= OBJECTIVE =
Produce an exact copy of the lines from the line containing "Thinking about spatial" through the last line of the entries below, and only those lines.

= RECORDS PROVIDED =

········

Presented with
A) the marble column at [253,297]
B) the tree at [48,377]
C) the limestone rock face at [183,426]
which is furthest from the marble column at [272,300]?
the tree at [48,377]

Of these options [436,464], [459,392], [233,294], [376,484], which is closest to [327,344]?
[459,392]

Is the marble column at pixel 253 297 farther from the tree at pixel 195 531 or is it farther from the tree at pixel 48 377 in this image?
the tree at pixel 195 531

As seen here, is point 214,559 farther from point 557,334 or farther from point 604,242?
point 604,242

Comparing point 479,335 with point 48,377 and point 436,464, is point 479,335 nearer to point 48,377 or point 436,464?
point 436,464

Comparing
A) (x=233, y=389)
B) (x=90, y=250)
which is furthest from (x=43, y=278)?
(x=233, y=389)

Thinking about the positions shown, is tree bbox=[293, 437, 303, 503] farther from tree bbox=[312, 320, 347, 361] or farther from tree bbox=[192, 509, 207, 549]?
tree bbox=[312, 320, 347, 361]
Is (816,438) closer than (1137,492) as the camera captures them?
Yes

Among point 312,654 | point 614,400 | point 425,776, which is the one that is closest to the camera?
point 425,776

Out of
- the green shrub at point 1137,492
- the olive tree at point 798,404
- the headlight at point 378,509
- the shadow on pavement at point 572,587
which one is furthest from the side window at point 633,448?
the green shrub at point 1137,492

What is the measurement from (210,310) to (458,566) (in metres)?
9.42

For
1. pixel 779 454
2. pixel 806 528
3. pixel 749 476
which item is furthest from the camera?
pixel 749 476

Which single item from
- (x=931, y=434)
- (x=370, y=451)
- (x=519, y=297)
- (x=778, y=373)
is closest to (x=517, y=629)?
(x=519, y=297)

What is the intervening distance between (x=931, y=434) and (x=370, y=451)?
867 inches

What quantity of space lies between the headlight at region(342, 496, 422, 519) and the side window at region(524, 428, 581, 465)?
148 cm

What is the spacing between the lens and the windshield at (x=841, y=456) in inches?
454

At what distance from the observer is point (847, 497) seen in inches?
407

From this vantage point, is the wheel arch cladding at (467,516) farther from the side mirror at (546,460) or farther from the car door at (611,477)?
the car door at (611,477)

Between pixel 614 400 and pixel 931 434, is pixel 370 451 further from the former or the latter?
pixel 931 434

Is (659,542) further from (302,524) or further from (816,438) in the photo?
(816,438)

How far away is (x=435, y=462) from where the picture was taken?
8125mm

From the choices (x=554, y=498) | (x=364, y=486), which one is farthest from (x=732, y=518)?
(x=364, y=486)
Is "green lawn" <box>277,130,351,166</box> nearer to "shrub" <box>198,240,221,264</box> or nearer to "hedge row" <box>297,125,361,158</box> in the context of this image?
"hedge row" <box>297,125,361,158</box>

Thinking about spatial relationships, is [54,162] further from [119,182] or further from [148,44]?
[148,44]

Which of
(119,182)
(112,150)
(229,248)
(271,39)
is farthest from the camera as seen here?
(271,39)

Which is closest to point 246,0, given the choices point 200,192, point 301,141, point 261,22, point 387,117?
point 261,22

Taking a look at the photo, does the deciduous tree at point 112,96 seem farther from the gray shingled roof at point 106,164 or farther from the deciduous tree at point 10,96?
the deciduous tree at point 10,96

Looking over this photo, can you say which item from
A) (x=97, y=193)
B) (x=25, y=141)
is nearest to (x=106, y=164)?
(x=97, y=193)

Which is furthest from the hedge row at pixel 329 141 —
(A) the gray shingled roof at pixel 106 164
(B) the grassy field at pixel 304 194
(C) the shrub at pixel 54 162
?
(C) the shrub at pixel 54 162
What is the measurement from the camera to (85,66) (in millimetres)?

········

= TASK ANSWER =
Thinking about spatial relationships, is [54,162] further from [119,182] or further from [148,44]?
[148,44]

Which of
(119,182)
(112,150)
(229,248)
(271,39)
is farthest from the camera as seen here?
(271,39)

Which is closest to point 246,0, given the choices point 200,192, point 301,141, point 261,22, point 387,117?
point 261,22

Taking a look at the photo, does the deciduous tree at point 112,96 seem farther from the gray shingled roof at point 106,164 or farther from the deciduous tree at point 10,96?
the deciduous tree at point 10,96

Looking over this photo, can you say which item from
A) (x=97, y=193)
B) (x=25, y=141)
is nearest to (x=106, y=164)?
(x=97, y=193)

Which is furthest from the hedge row at pixel 329 141 —
(A) the gray shingled roof at pixel 106 164
(B) the grassy field at pixel 304 194
(C) the shrub at pixel 54 162
?
(C) the shrub at pixel 54 162
What is the measurement from the camera to (85,66) (in millimetres)?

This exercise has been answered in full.